Schließlich gelang es mir aber doch, mich unter Einsatz meines flauschig-gestreiften Tigercharmes der Hilfe einer sehr freundlichen Zeugin zu versichern. Die kompetente junge Dame berichtete mir, dass man hier das größte Chinesische Neujahrsfest außerhalb Asiens feierte. Das feiert man übrigens jedes Jahr an einem anderen Tag. Der traditionelle chinesische Kalender geht nämlich nach dem Mond, und der geht bekanntermaßen nicht nach der Sonne, so wie der von uns in Europa benutzte Kalender.

Nun ist in der chinesischen Astrologie jedes Jahr einem von zwölf Tierkreiszeichen zugeordnet. Da gibt es das Schwein, die Ratte, den Büffel, den Hasen, die Schlange, das Pferd, das Schaf, den Affen, den Hahn und natürlich den Drachen. Was mich besonders freut: Auch ein Tiger ist dabei. Und dann kam der dicke Hund! Also, der Hund überhaupt, denn heute, im Jahr 2018, beginnt mit dieser Riesenparty zwischen Trafalgar Square und Piccadilly Circus das chinesische Jahr des Hundes! Jawohl! Das nächste Jahr des Tigers beginnt übrigens am 1. Februar 2022.

Da war er also, der Chinesische Hund. Holmes hatte mich voll auf’s Glatteis gelotst. Es gab gar keine finstere Verschwörung, die es aufzudecken galt, und kein kriminelles Genie, das zur Strecke gebracht werden musste. Mannohmann!!! Es gab einfach nur eine große Neujahrsfeier zum Jahr des Hundes.

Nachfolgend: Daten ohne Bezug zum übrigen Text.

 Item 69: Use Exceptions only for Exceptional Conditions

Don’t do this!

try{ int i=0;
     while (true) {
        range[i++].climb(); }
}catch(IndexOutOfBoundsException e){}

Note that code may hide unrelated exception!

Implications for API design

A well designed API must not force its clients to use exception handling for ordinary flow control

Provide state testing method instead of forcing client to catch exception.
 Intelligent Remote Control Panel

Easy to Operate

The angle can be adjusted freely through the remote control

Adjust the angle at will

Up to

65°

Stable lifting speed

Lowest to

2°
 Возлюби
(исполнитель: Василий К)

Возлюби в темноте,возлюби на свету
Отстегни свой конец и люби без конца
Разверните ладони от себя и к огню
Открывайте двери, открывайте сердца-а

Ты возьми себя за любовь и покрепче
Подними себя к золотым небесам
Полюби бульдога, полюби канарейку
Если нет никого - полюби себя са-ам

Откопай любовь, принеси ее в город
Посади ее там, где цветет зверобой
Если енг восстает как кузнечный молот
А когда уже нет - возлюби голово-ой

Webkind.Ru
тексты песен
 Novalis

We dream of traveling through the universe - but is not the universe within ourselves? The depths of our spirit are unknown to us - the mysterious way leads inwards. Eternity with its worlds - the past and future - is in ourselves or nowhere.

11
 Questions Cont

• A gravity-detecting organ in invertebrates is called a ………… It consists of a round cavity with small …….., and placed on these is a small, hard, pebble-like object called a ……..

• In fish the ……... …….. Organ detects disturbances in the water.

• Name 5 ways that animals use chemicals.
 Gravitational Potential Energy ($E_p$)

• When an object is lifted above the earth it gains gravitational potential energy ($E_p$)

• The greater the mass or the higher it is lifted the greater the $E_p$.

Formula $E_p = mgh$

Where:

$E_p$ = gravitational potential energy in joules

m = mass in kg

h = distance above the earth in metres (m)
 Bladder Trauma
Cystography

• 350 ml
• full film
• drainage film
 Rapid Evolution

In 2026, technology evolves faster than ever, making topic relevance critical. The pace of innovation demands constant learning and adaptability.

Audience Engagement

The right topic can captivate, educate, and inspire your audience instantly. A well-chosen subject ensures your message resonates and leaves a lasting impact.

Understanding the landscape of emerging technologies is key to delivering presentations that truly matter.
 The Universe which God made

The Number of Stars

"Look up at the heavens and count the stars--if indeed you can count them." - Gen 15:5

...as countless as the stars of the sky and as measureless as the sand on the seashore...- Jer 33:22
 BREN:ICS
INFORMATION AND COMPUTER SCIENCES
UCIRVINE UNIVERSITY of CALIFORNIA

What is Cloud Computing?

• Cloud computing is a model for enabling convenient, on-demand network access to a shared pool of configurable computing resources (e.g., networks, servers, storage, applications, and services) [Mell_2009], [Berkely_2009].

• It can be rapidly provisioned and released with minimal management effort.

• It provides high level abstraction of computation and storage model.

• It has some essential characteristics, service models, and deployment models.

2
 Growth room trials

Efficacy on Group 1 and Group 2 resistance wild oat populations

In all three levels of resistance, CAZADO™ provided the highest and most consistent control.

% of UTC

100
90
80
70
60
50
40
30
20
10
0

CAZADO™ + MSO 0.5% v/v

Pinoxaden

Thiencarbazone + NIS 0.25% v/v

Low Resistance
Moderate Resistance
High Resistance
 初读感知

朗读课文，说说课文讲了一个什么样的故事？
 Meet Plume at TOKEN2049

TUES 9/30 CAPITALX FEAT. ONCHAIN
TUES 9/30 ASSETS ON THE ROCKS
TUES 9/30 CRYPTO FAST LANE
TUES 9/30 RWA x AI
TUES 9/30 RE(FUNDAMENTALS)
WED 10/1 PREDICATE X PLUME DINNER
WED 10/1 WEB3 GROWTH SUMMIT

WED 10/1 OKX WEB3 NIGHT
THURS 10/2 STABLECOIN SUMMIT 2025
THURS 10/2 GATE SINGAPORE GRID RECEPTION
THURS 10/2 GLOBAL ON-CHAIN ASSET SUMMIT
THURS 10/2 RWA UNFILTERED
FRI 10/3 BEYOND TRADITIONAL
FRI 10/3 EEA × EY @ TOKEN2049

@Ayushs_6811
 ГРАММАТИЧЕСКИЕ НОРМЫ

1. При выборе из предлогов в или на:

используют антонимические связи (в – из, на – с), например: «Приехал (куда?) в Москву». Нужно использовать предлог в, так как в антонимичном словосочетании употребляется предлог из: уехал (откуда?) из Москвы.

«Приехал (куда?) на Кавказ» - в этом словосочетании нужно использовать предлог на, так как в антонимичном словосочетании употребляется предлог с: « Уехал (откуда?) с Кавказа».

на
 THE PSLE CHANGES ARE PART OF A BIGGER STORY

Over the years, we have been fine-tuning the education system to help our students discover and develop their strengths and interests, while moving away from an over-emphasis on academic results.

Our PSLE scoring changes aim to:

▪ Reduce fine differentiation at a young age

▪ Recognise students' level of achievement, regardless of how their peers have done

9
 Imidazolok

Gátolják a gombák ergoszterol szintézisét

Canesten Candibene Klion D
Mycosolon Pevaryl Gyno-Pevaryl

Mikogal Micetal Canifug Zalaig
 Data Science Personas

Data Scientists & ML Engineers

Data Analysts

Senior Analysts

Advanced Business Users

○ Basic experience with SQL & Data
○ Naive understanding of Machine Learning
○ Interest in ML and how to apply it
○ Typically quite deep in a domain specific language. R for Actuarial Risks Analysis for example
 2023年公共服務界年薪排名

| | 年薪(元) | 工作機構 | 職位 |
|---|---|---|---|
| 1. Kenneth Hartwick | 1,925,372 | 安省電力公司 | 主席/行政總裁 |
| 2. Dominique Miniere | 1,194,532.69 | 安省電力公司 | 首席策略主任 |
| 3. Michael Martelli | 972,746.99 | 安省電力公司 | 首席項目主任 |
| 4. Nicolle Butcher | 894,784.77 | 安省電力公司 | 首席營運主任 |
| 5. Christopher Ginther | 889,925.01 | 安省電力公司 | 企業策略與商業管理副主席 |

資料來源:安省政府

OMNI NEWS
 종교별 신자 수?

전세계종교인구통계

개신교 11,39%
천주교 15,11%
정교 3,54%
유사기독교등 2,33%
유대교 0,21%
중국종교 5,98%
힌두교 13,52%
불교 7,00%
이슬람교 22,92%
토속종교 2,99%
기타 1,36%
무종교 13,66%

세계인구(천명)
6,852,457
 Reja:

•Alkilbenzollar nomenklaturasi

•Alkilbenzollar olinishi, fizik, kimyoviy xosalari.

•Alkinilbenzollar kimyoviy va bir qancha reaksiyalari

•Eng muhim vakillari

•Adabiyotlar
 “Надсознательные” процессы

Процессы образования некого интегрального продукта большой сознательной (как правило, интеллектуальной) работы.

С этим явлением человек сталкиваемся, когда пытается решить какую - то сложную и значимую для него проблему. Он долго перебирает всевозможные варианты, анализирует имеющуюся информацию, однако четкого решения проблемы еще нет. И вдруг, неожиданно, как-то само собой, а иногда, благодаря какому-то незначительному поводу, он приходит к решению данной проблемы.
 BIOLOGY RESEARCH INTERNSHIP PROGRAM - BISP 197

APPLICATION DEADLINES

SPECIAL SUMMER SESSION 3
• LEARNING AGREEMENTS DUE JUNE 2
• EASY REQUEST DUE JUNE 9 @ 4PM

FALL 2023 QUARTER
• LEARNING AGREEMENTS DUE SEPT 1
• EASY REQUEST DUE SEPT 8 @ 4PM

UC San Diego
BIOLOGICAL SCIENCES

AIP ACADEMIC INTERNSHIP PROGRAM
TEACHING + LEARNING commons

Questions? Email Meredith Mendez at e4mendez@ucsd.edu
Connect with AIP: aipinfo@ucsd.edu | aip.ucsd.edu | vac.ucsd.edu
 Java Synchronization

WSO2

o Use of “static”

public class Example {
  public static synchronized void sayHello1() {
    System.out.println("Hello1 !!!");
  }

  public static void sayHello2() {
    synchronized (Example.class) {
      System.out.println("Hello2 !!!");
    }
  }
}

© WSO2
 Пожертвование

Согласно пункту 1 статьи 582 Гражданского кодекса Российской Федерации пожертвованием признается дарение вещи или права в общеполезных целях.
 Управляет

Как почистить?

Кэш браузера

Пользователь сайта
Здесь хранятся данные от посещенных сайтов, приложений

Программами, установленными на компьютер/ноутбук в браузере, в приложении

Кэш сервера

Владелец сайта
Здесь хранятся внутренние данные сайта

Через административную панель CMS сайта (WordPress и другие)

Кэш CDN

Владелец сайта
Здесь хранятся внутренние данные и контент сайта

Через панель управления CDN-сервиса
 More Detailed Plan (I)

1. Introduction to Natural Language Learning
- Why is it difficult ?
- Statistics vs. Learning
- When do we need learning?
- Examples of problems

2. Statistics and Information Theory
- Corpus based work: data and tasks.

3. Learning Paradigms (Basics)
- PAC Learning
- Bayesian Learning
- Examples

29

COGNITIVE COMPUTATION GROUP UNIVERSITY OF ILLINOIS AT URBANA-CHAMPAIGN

Also legte ich den Fall, der eigentlich nie existiert hatte, zur Seite, mischte mich noch eine Weile unters Volk und feierte mit. Am späteren Abend ließ ich meine Erlebnisse rund um das Geheimnis des Chinesischen Hundes bei einem leckeren chinesischen Essen noch einmal Revue passieren. Ich musste über mich selber lachen, dass ich auf diese hinterhältige Finte meines Kollegen Holmes hereingefallen war. Und ich lachte leise in mich hinein, während ich mir überlegte, wie ich ihm diesen bösen Streich heimzahlen würde.